> [PROBLEM DESCRIPTION] All the entries need to be duplicated exactly, with the pictures omitted.

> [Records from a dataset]
========================

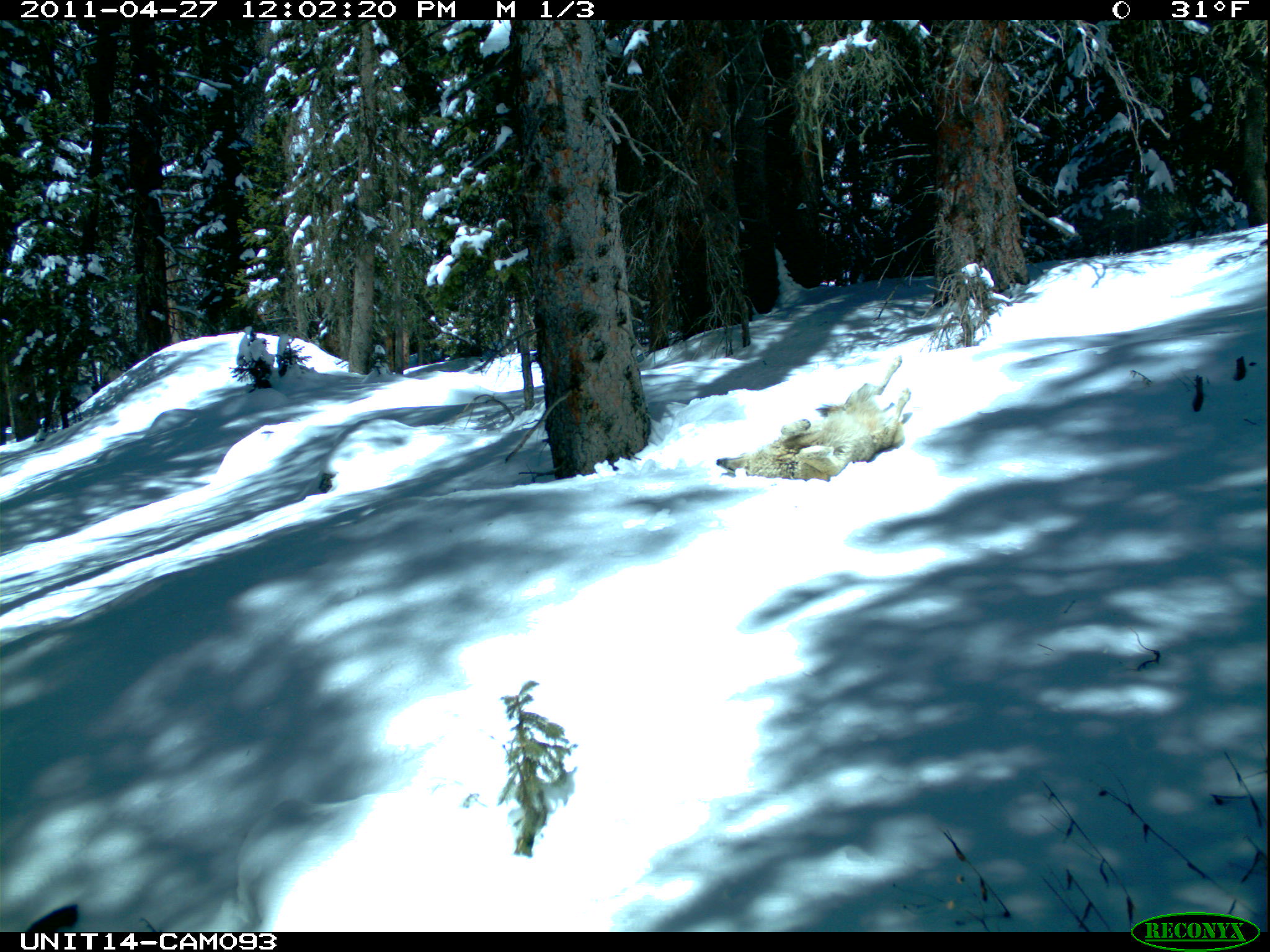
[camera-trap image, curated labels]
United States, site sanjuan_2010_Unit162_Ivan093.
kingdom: Animalia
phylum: Chordata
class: Mammalia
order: Carnivora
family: Canidae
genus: Canis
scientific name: Canis latrans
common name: coyote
Canis latrans (coyote).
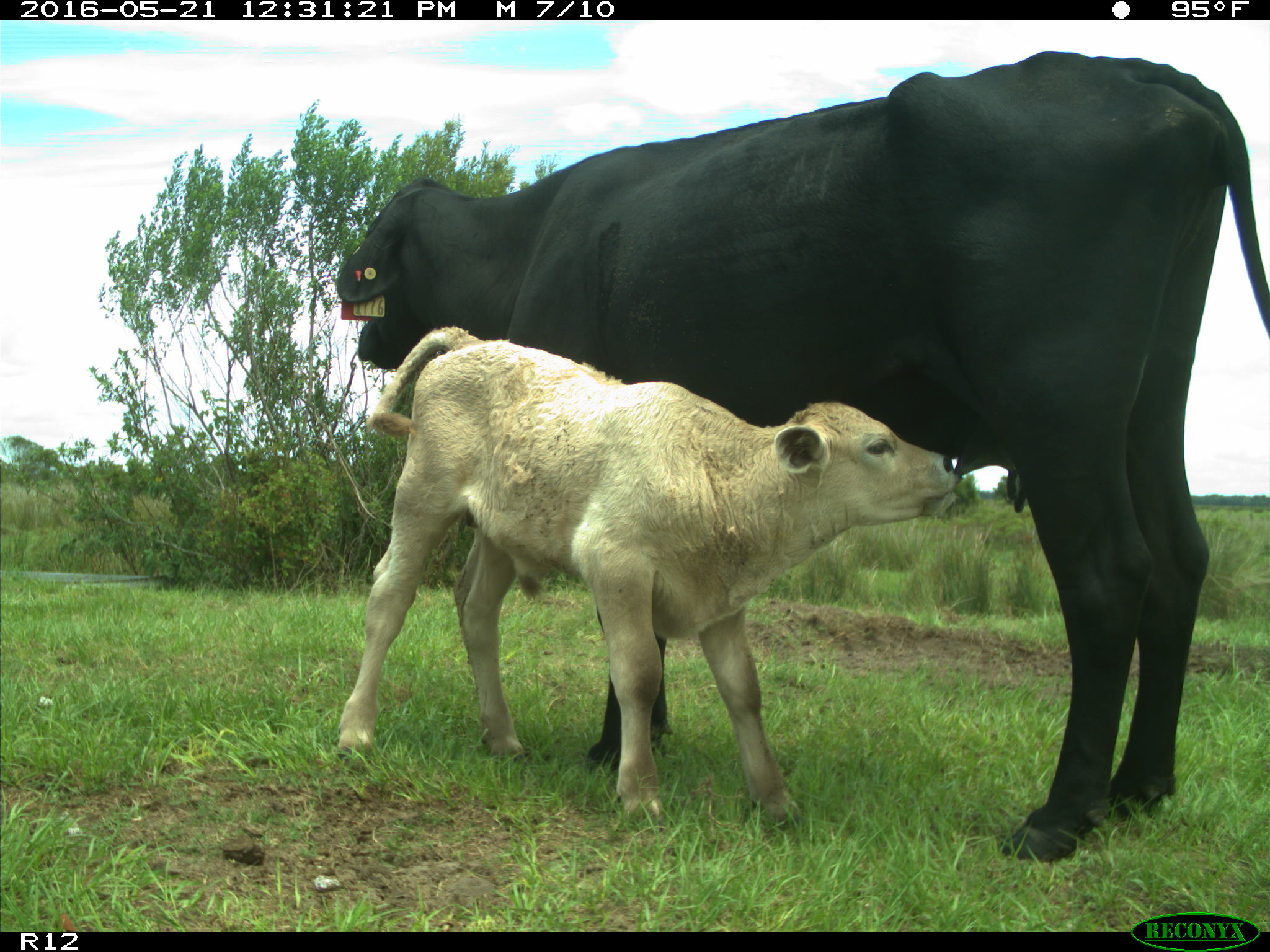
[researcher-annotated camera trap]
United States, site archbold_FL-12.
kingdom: Animalia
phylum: Chordata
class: Mammalia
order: Artiodactyla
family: Bovidae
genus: Bos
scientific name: Bos taurus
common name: domestic cow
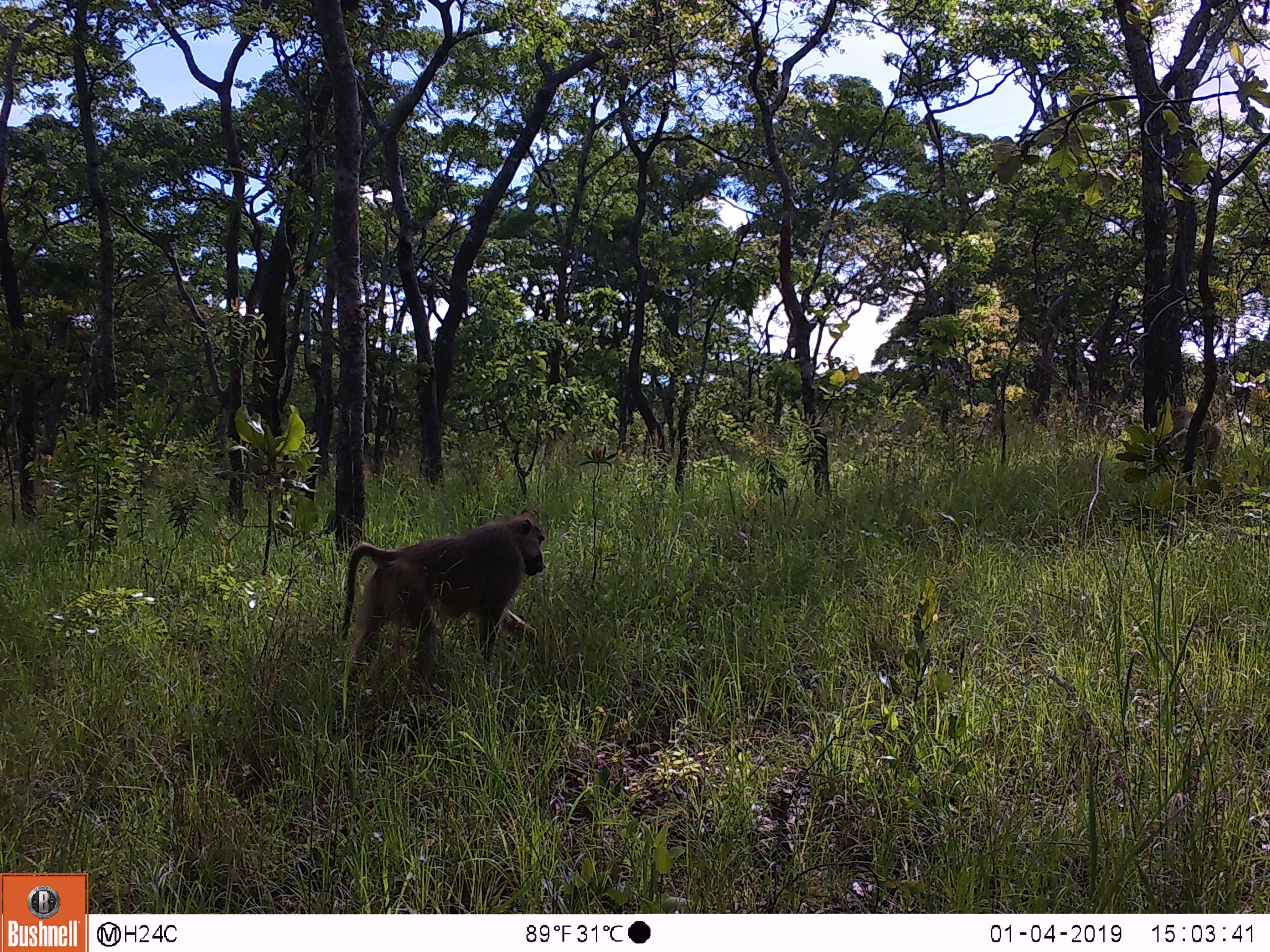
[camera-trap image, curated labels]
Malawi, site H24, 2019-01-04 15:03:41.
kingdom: Animalia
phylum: Chordata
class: Mammalia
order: Primates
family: Cercopithecidae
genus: Papio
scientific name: Papio cynocephalus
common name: yellow baboon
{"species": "yellow baboon (Papio cynocephalus)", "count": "2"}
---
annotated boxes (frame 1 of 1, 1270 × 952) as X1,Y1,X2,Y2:
yellow baboon: 334,508,541,714; 1162,399,1224,463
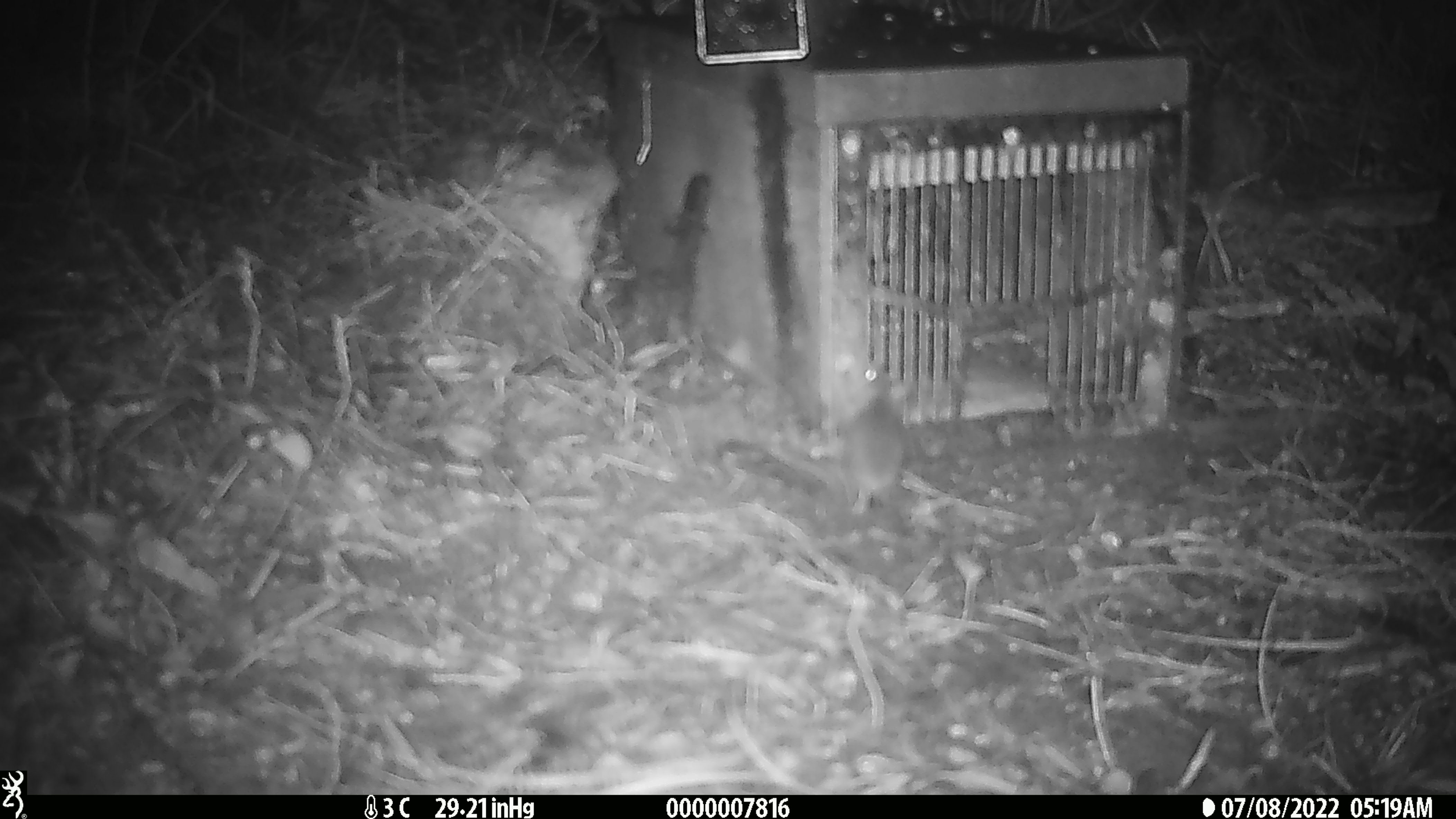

========================

> [YOUR SOLUTION]
[camera-trap image, curated labels]
United States, site sanjuan_2010_Unit162_Ivan093.
kingdom: Animalia
phylum: Chordata
class: Mammalia
order: Carnivora
family: Canidae
genus: Canis
scientific name: Canis latrans
common name: coyote
Canis latrans (coyote).
[researcher-annotated camera trap]
United States, site archbold_FL-12.
kingdom: Animalia
phylum: Chordata
class: Mammalia
order: Artiodactyla
family: Bovidae
genus: Bos
scientific name: Bos taurus
common name: domestic cow
[camera-trap image, curated labels]
Malawi, site H24, 2019-01-04 15:03:41.
kingdom: Animalia
phylum: Chordata
class: Mammalia
order: Primates
family: Cercopithecidae
genus: Papio
scientific name: Papio cynocephalus
common name: yellow baboon
{"species": "yellow baboon (Papio cynocephalus)", "count": "2"}
---
annotated boxes (frame 1 of 1, 1270 × 952) as X1,Y1,X2,Y2:
yellow baboon: 334,508,541,714; 1162,399,1224,463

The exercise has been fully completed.